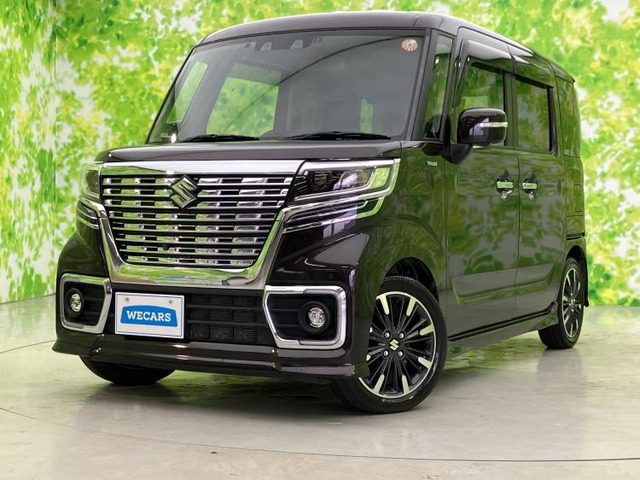 スペーシアカスタム ハイブリッド(HYBRID)  XS 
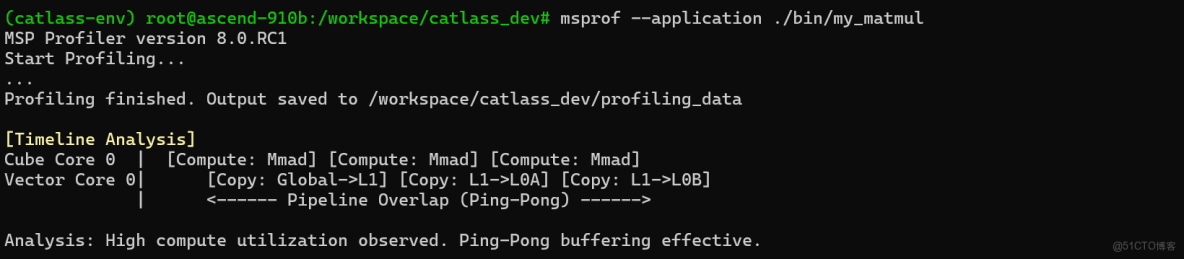 Catlass自定義算子開發：從模板到高性能實現_CMake_07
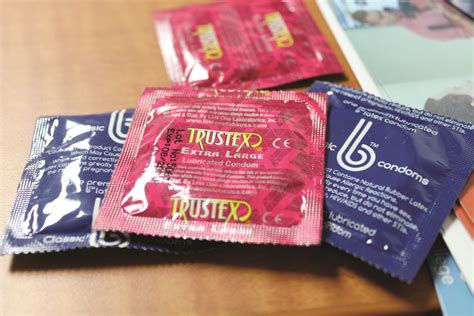 what you think you know about condom use — truths about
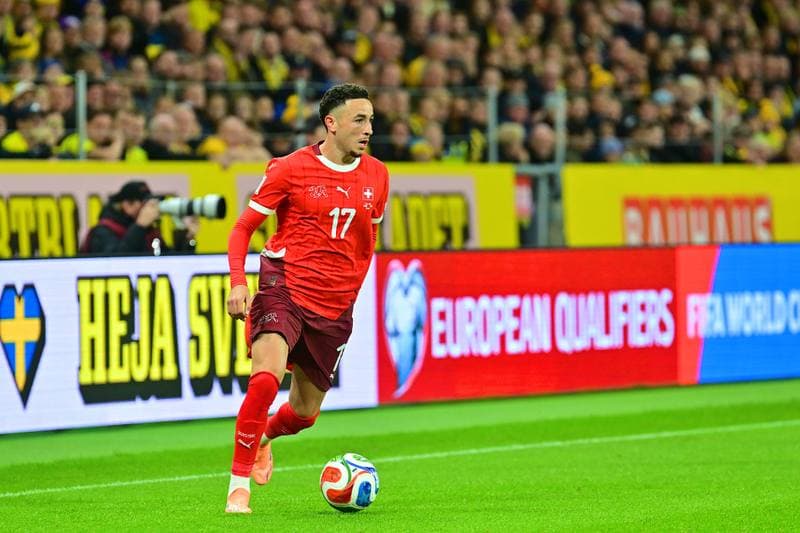 Football. Sweden. Press Conference. 10.10.2025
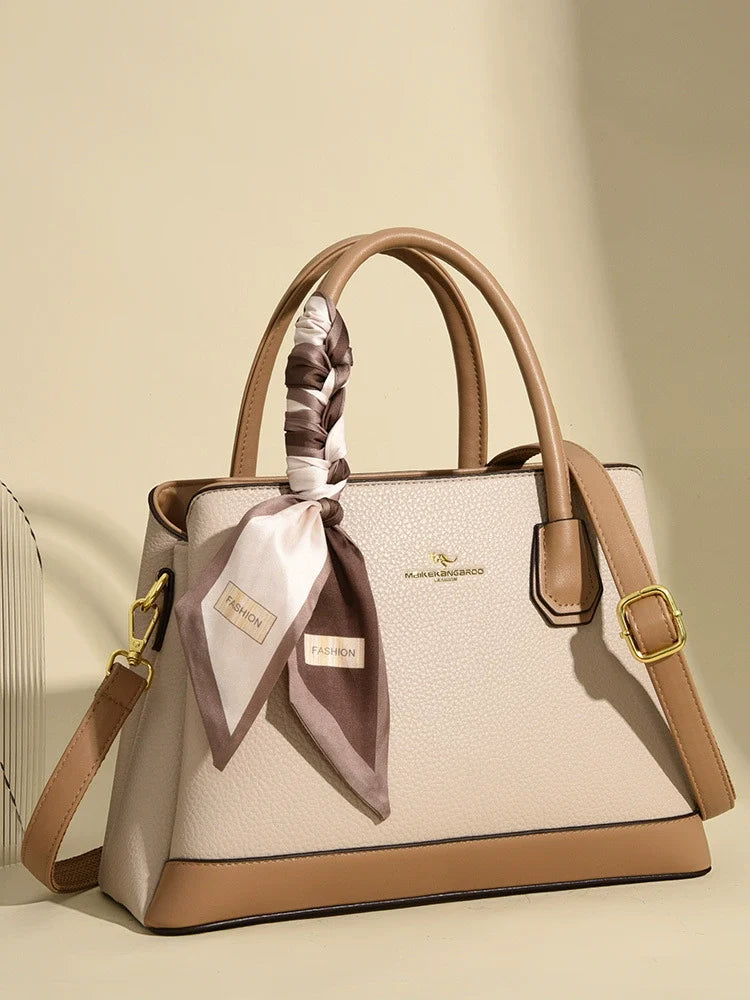 Women's Sophisticated Handbag | Premium Gift-Ready Tote 27×15×9cm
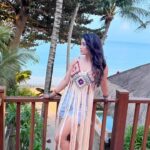 Adaa Khan Instagram - Click click ….. 🌝 . . 🧣 - @nidhikurda 👗- @pankhclothing #feelkaroreelkaro #feelitreelit #reelsinsta #reeling #reelsgram #reelitfeelit #adaakhan #thailand #fullmoon #bucketlist #gratitude #travelholic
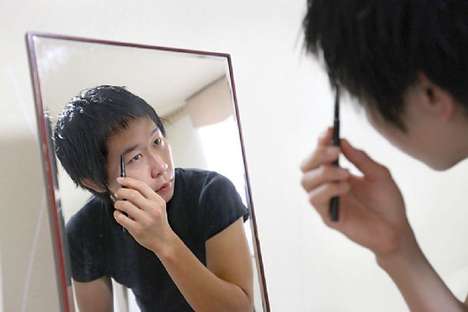 Male Makeup Tutorials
---------------
Render the stretch of items from the very first one through the one containing "Women's Sophisticated Handbag", both included, as a JSON list of strings with one string per line, skipping blank lines and leaving the pictures out.

[
  " スペーシアカスタム ハイブリッド(HYBRID)  XS ",
  " Catlass自定義算子開發：從模板到高性能實現_CMake_07",
  " what you think you know about condom use — truths about",
  " Football. Sweden. Press Conference. 10.10.2025",
  " Women's Sophisticated Handbag | Premium Gift-Ready Tote 27×15×9cm"
]